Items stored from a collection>
start

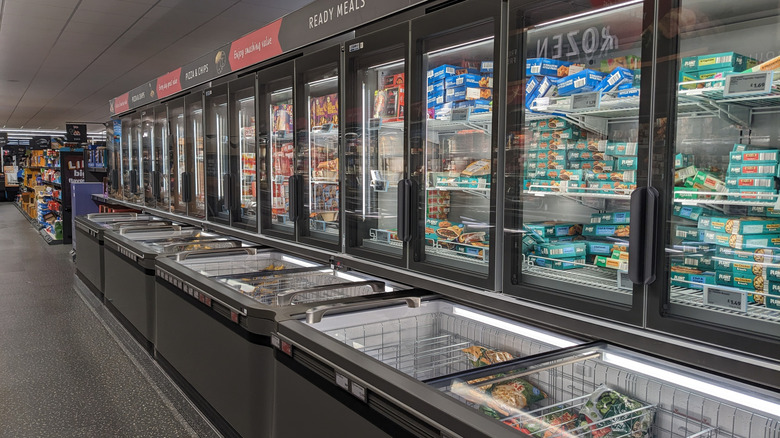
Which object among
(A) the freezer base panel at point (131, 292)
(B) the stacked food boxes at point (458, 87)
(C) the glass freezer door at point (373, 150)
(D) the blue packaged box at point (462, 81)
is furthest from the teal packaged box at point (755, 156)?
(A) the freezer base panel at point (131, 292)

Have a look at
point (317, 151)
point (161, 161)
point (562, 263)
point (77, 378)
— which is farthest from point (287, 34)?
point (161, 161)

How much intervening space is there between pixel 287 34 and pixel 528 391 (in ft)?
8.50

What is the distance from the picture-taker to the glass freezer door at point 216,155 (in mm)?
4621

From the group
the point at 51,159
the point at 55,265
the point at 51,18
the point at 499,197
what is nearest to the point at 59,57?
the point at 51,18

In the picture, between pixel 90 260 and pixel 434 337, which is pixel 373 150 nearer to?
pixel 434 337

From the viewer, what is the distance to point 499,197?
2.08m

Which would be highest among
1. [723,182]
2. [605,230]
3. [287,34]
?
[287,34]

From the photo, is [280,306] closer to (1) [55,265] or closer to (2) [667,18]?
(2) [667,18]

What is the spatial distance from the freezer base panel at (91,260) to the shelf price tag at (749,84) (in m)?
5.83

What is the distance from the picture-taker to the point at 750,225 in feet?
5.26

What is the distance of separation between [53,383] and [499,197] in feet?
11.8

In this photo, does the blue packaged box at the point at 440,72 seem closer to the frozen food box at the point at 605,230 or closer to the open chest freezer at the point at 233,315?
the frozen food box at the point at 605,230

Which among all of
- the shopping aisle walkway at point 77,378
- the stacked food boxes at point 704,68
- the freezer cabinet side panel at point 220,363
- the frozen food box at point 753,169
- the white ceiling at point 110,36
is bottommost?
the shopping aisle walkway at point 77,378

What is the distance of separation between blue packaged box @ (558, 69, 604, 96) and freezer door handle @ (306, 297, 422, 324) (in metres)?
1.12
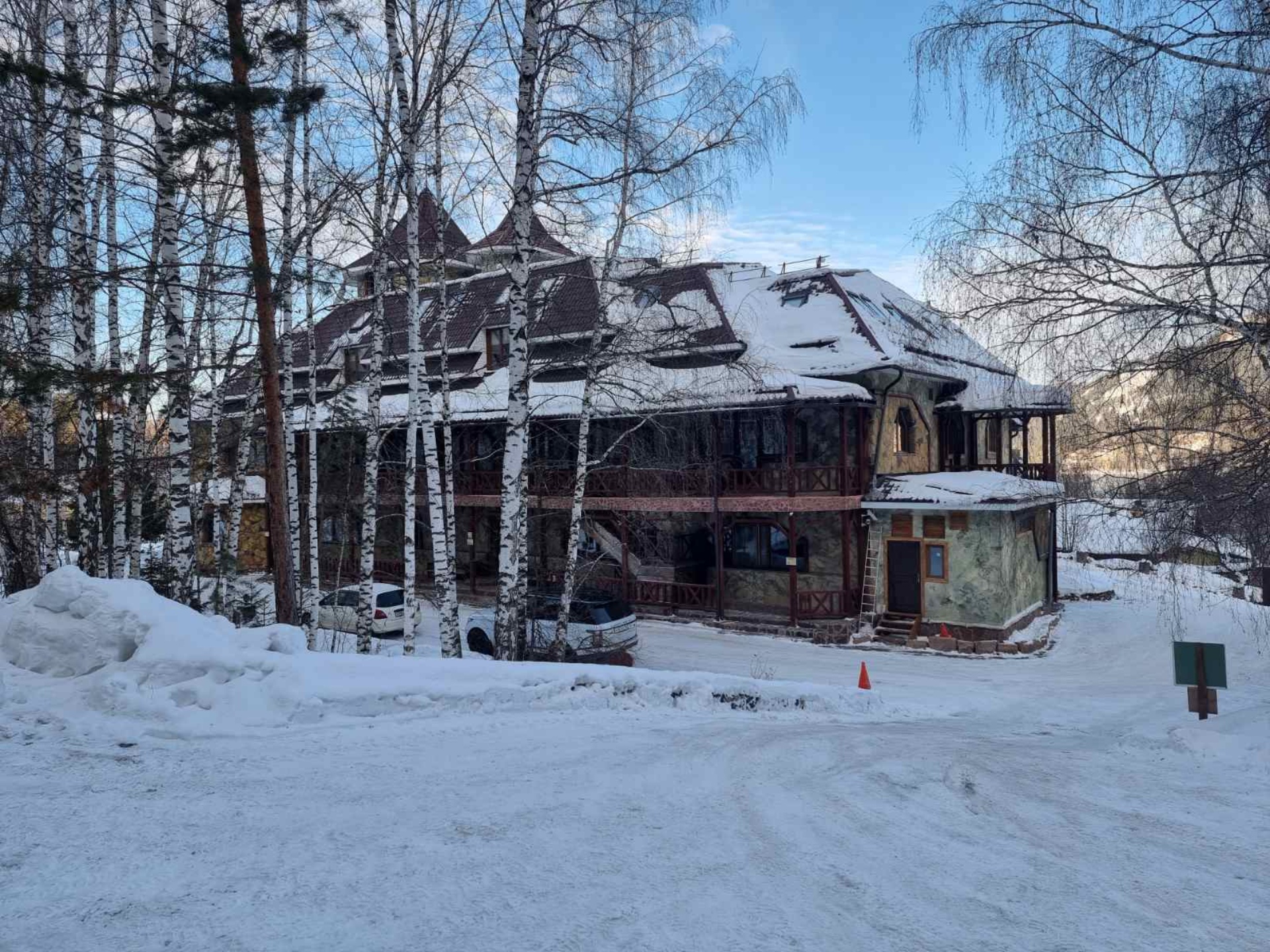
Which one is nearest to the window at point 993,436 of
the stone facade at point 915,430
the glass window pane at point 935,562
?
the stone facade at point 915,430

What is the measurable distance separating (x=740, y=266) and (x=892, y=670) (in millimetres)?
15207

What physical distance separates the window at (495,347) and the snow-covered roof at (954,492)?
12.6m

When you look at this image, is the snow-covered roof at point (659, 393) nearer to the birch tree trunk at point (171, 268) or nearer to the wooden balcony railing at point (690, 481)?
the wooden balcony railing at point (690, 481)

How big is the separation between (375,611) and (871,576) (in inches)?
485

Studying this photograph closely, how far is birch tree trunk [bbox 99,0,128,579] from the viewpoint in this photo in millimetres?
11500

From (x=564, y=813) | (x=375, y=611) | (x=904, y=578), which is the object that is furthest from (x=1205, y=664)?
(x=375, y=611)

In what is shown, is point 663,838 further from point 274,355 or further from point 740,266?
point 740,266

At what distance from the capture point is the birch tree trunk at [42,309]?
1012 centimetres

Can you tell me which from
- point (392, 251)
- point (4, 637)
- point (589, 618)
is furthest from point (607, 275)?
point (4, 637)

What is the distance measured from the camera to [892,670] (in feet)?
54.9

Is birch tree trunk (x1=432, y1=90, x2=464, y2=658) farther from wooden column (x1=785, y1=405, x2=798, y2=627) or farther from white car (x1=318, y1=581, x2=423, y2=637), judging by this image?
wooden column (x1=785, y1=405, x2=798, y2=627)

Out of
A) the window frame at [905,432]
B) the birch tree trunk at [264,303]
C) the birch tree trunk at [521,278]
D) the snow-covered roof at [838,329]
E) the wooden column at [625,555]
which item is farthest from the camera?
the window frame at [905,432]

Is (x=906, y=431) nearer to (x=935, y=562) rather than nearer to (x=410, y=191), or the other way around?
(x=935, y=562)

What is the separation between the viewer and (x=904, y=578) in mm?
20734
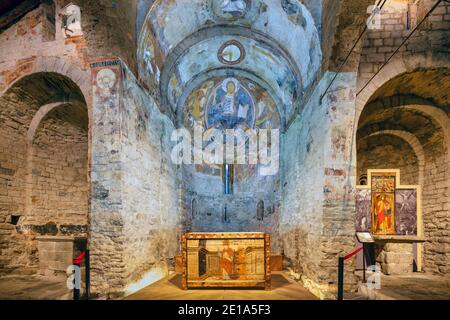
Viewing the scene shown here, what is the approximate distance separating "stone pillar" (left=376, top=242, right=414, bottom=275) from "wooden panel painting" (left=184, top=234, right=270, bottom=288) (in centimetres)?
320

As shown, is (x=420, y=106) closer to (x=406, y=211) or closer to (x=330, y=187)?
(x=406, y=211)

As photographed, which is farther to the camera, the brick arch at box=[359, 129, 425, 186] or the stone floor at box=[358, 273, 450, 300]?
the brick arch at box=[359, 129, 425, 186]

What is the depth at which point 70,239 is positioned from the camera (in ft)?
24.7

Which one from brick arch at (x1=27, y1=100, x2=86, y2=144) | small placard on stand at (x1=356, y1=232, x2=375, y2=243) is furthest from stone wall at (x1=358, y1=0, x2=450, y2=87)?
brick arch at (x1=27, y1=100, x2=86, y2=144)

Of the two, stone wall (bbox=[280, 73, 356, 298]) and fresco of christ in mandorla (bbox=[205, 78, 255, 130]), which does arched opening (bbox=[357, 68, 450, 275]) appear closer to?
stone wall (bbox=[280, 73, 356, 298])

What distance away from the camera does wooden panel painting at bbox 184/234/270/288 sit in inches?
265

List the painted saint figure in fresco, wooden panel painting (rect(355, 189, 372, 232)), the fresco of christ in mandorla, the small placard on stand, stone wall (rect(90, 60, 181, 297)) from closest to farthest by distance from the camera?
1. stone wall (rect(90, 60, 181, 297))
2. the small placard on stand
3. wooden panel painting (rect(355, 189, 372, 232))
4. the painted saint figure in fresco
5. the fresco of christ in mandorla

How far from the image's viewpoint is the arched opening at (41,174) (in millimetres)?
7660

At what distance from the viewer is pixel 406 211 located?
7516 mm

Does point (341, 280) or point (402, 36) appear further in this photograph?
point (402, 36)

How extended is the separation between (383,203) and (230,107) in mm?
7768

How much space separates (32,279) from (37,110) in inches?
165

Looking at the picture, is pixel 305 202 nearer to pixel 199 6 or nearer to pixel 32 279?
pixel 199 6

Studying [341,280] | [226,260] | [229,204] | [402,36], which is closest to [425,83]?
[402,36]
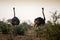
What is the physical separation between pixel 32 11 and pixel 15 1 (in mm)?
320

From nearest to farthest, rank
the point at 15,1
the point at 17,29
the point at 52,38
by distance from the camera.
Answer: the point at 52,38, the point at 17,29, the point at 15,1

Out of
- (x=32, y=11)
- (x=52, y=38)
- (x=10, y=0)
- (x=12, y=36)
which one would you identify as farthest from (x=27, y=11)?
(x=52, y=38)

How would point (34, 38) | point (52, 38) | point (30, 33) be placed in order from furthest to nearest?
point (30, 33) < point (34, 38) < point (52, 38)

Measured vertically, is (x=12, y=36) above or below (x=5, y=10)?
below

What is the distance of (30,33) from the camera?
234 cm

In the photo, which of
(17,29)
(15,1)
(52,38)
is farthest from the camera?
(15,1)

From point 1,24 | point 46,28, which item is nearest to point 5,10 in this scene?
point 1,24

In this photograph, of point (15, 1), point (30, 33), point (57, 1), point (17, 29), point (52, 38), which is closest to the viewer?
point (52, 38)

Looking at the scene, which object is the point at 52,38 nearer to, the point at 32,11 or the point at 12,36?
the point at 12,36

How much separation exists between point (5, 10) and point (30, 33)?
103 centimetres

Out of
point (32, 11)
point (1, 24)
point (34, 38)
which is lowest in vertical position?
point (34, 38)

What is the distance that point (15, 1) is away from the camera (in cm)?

end

Reproduce every entry above word for word, leaving out the pictures.

Final answer>
Which object among
(A) the freezer base panel at point (131, 292)
(B) the stacked food boxes at point (458, 87)
(C) the glass freezer door at point (373, 150)
(D) the blue packaged box at point (462, 81)
is furthest from the teal packaged box at point (755, 156)?
(A) the freezer base panel at point (131, 292)

Have a look at
point (317, 151)
point (161, 161)
point (562, 263)
point (77, 378)
— which is farthest from point (287, 34)?
point (161, 161)

How much intervening space is there between pixel 287 34 and pixel 528 391 (in ft)?
8.50

What is the distance from the picture-taker to the glass freezer door at point 216,155 (in mm)?
4621

From the group
the point at 51,159
the point at 55,265
the point at 51,18
the point at 499,197
what is nearest to the point at 59,57?
the point at 51,18

In the picture, between pixel 90 260 and pixel 434 337, which is pixel 373 150 nearer to?
pixel 434 337

From the viewer, what is the distance to point 499,197?
2.08m

Which would be highest among
1. [723,182]
2. [605,230]
3. [287,34]
?
[287,34]

From the photo, is [280,306] closer to (1) [55,265] or closer to (2) [667,18]?
(2) [667,18]

What is the spatial distance from the freezer base panel at (91,260) to the shelf price tag at (749,84) (in m)?
5.83

What is the distance from the picture-taker to the point at 750,225 in feet?
5.26

What is the distance of separation between [53,383] and [499,197] in feet?
11.8

In this photo, does the blue packaged box at the point at 440,72 seem closer to the frozen food box at the point at 605,230 or closer to the open chest freezer at the point at 233,315?
the frozen food box at the point at 605,230

Which among all of
- the shopping aisle walkway at point 77,378
- the stacked food boxes at point 704,68
- the freezer cabinet side panel at point 220,363
- the frozen food box at point 753,169
- the white ceiling at point 110,36
is bottommost?
the shopping aisle walkway at point 77,378

What is the distance of separation between blue packaged box @ (558, 69, 604, 96) and freezer door handle @ (306, 297, 422, 324) (in metres)?
1.12
Which one is nearest to the window at point 993,436 of
the stone facade at point 915,430
the glass window pane at point 935,562
?
the stone facade at point 915,430

What is the measurable distance separating (x=740, y=266) and (x=892, y=670) (in millimetres)?
15207

What physical distance separates the window at (495,347) and the snow-covered roof at (954,492)?
12.6m

When you look at this image, is the snow-covered roof at point (659, 393) nearer to the birch tree trunk at point (171, 268) or nearer to the wooden balcony railing at point (690, 481)?
the wooden balcony railing at point (690, 481)

How big is the separation between (375,611) and (871,576) (in inches)?
485

Studying this photograph closely, how far is birch tree trunk [bbox 99,0,128,579] from the viewpoint in this photo in millimetres?
11500

From (x=564, y=813) | (x=375, y=611) | (x=904, y=578), which is the object that is furthest from (x=1205, y=664)?
(x=375, y=611)

In what is shown, is point 663,838 further from point 274,355 or further from point 740,266?
point 740,266

At what distance from the capture point is the birch tree trunk at [42,309]?
1012 centimetres

Can you tell me which from
- point (392, 251)
- point (4, 637)
- point (589, 618)
is furthest from point (607, 275)?
point (4, 637)

What is the distance measured from the camera to [892,670] (in feet)?
54.9

Is birch tree trunk (x1=432, y1=90, x2=464, y2=658) farther from wooden column (x1=785, y1=405, x2=798, y2=627) or farther from white car (x1=318, y1=581, x2=423, y2=637), judging by this image?
wooden column (x1=785, y1=405, x2=798, y2=627)

Out of
A) the window frame at [905,432]
B) the birch tree trunk at [264,303]
C) the birch tree trunk at [521,278]
D) the snow-covered roof at [838,329]
E) the wooden column at [625,555]
which item is farthest from the camera?
the window frame at [905,432]

Is (x=906, y=431) nearer to (x=935, y=562) rather than nearer to (x=410, y=191), or the other way around?
(x=935, y=562)

What is the separation between the viewer and (x=904, y=578) in mm?
20734
Viewing the scene shown here, what is the approximate distance separating "stone pillar" (left=376, top=242, right=414, bottom=275) from "wooden panel painting" (left=184, top=234, right=270, bottom=288) (in centimetres)?
320

As shown, is (x=420, y=106) closer to (x=406, y=211) or closer to (x=330, y=187)?
(x=406, y=211)

As photographed, which is farther to the camera, the brick arch at box=[359, 129, 425, 186] or the stone floor at box=[358, 273, 450, 300]?
the brick arch at box=[359, 129, 425, 186]

What is the depth at which point 70,239 is positioned from the camera (in ft)?
24.7

Which one from brick arch at (x1=27, y1=100, x2=86, y2=144) | small placard on stand at (x1=356, y1=232, x2=375, y2=243) is furthest from stone wall at (x1=358, y1=0, x2=450, y2=87)?
brick arch at (x1=27, y1=100, x2=86, y2=144)

Of the two, stone wall (bbox=[280, 73, 356, 298]) and fresco of christ in mandorla (bbox=[205, 78, 255, 130]), which does arched opening (bbox=[357, 68, 450, 275]) appear closer to?
stone wall (bbox=[280, 73, 356, 298])

What distance away from the camera does wooden panel painting at bbox 184/234/270/288 sit in inches?
265

List the painted saint figure in fresco, wooden panel painting (rect(355, 189, 372, 232)), the fresco of christ in mandorla, the small placard on stand, stone wall (rect(90, 60, 181, 297)) from closest to farthest by distance from the camera?
1. stone wall (rect(90, 60, 181, 297))
2. the small placard on stand
3. wooden panel painting (rect(355, 189, 372, 232))
4. the painted saint figure in fresco
5. the fresco of christ in mandorla

How far from the image's viewpoint is the arched opening at (41,174) (in millimetres)?
7660

At what distance from the viewer is pixel 406 211 located?
7516 mm

Does point (341, 280) or point (402, 36) appear further in this photograph?
point (402, 36)

How extended is the separation between (383,203) and (230,107) in mm?
7768

How much space separates (32,279) from (37,110) in inches?
165

Looking at the picture, is pixel 305 202 nearer to pixel 199 6 or nearer to pixel 32 279?
pixel 199 6

Studying [341,280] | [226,260] | [229,204] | [402,36], which is closest to [425,83]?
[402,36]
What is the physical separation between pixel 32 11 and pixel 15 1 (in mm)?
320

From nearest to farthest, rank
the point at 15,1
the point at 17,29
the point at 52,38
by distance from the camera.
Answer: the point at 52,38, the point at 17,29, the point at 15,1

Out of
- (x=32, y=11)
- (x=52, y=38)
- (x=10, y=0)
- (x=12, y=36)
which one would you identify as farthest from (x=27, y=11)?
(x=52, y=38)

How would point (34, 38) | point (52, 38) | point (30, 33) be placed in order from furthest to nearest?
point (30, 33) < point (34, 38) < point (52, 38)

Measured vertically, is (x=12, y=36) above or below (x=5, y=10)?
below

What is the distance of (30,33) from the camera?
234 cm

In the photo, which of
(17,29)
(15,1)
(52,38)
is farthest from the camera?
(15,1)

From point 1,24 | point 46,28, which item is nearest to point 5,10 in this scene?
point 1,24

In this photograph, of point (15, 1), point (30, 33), point (57, 1), point (17, 29), point (52, 38), which is closest to the viewer?
point (52, 38)

Looking at the scene, which object is the point at 52,38 nearer to, the point at 32,11 or the point at 12,36?
the point at 12,36

How much separation exists between point (5, 10) and point (30, 33)?
103 centimetres

Out of
point (32, 11)
point (1, 24)
point (34, 38)
which is lowest in vertical position?
point (34, 38)

What is the distance that point (15, 1) is away from the camera (in cm)?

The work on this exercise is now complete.